Sen de ben de hepimiz bu sonun, kaçışın farkındayız da kendimizi kandırmayı sever gibiyiz. Rengarenk telaşların içine kapılmak dünyanın insanoğlu üzerindeki cilvesi değil de nedir? Yokluğun içinde kayboluşumuzun rüyasını yaşıyoruz. Her gün yeniden aşık oluyoruz buralara. İçimize çekiyoruz tertemiz yaşamlarımızın hasret kalınan havasını! Dibine kadar batıp her yükselişi kâr bildiğimiz takvim yapraklarını yırtıp atıyoruz bir bir. Duvarları boyuyoruz da yüreklerimizi renksiz bırakıyoruz ya en çok da bu gücüne gidiyor insanın.

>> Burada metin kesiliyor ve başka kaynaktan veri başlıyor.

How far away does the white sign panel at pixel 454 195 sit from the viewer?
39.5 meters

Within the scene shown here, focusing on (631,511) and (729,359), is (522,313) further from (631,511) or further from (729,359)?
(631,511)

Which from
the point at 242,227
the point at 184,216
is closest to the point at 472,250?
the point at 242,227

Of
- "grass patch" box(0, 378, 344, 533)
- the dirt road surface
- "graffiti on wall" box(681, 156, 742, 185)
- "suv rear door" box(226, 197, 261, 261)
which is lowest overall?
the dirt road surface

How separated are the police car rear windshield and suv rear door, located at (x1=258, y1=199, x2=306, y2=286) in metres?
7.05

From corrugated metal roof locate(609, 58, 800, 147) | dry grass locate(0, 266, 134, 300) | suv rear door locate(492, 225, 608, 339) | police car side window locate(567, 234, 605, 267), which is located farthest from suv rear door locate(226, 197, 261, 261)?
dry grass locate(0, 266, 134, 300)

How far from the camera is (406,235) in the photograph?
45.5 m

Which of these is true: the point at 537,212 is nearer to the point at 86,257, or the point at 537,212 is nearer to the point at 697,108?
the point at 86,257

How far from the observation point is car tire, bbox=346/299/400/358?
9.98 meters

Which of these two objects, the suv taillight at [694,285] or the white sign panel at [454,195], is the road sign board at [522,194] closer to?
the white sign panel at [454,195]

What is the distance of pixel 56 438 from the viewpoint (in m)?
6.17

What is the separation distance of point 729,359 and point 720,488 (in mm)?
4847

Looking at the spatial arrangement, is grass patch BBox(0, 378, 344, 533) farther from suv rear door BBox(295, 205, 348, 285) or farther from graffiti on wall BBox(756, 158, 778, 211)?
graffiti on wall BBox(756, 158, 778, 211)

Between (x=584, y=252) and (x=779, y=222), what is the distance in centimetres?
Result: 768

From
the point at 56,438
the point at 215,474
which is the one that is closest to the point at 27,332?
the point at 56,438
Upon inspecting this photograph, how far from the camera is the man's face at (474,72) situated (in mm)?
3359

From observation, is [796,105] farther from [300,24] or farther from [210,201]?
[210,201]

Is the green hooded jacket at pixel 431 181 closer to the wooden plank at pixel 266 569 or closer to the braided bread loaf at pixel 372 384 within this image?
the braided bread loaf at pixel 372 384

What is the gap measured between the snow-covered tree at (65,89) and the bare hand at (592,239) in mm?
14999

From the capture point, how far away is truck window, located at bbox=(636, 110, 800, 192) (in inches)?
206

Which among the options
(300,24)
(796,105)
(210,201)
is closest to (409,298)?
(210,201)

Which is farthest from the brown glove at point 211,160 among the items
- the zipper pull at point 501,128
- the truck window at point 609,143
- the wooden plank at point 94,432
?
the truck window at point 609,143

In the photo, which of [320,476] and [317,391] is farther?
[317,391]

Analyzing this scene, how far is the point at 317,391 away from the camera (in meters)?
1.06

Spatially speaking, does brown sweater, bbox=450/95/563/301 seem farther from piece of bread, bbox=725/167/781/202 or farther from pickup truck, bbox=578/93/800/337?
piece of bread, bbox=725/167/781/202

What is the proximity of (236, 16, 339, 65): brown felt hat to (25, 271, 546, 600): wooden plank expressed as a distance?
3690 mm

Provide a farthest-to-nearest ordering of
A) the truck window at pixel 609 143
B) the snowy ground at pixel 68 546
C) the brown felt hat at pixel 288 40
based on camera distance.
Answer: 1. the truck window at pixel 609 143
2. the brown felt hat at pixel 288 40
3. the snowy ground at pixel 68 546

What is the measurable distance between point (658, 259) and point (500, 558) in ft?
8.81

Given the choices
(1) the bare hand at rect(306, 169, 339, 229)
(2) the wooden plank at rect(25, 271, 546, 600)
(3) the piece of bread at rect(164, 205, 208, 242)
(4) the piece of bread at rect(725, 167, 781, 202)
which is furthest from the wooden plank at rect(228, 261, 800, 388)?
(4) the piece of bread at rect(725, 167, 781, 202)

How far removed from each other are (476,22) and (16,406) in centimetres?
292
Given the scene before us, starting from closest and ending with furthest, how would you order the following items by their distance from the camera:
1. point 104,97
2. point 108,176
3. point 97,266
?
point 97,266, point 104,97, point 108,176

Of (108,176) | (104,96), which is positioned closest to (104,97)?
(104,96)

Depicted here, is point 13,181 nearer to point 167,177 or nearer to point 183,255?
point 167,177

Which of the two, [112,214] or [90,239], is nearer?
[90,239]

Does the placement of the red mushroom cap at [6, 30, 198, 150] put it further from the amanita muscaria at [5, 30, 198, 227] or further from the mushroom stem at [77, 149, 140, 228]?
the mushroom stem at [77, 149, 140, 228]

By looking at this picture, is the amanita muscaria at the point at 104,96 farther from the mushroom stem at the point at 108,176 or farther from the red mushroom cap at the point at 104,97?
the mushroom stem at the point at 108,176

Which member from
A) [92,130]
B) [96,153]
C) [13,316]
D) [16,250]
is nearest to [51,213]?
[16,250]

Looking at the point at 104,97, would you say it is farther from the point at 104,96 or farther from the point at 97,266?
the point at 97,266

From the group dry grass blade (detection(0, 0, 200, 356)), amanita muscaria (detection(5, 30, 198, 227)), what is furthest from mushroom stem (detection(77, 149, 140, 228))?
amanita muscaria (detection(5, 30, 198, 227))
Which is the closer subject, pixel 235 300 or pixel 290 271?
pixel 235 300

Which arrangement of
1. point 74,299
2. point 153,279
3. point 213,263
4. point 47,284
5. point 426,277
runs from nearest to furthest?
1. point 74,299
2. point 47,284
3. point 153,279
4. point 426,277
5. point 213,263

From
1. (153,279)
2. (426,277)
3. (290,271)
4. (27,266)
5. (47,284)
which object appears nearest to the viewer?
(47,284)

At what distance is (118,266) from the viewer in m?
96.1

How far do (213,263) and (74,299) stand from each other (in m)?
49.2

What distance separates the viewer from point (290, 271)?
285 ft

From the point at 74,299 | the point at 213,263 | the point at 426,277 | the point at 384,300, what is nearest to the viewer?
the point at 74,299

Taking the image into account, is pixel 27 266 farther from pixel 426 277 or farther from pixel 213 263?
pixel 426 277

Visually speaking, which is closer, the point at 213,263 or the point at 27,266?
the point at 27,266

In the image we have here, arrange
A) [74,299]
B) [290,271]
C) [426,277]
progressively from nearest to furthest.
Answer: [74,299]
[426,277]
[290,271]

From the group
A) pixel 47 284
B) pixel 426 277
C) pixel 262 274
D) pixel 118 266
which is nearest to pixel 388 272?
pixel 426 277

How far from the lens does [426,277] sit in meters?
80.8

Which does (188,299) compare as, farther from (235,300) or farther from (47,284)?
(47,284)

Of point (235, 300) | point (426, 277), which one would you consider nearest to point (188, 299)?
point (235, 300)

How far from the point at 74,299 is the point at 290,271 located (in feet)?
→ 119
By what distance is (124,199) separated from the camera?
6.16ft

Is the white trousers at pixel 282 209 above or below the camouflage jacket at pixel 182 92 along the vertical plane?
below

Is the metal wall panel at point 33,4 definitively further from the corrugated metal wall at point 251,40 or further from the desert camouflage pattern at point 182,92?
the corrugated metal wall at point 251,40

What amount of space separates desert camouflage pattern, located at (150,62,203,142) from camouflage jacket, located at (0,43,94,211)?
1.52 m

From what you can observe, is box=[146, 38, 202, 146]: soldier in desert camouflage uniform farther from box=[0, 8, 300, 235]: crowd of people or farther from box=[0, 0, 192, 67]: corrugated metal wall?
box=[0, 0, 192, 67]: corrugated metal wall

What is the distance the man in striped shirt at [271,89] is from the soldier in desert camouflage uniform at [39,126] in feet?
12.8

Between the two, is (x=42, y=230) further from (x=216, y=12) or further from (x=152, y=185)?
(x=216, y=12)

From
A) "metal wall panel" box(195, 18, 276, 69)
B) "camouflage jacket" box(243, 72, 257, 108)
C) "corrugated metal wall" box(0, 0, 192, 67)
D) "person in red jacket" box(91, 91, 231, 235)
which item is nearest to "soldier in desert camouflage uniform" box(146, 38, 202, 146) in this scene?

Aydınlatıyoruz da camlarla odalarımızı, günlerimiz gülümsemelerimizin sıcaklığına hasret. Vaz mı geçtik gerçekten? Dünyaya gelişimiz bu kadar mucizevi iken yaşamlarımız basite mi alınır? Öylece geçip gitmek için fazla erken değil mi? Unutma! Durmak için “ÖLÜM” var, yaşamak için “NEFES”
Göz açıp kapayıncaya kadar kısa bir zaman içinde YAŞAMAYA bekleniyorsunuz!
Buyrun geçici heveslerinizin peşinden değil, kalıcı zevklerinizden devam edebilirsiniz yolunuza…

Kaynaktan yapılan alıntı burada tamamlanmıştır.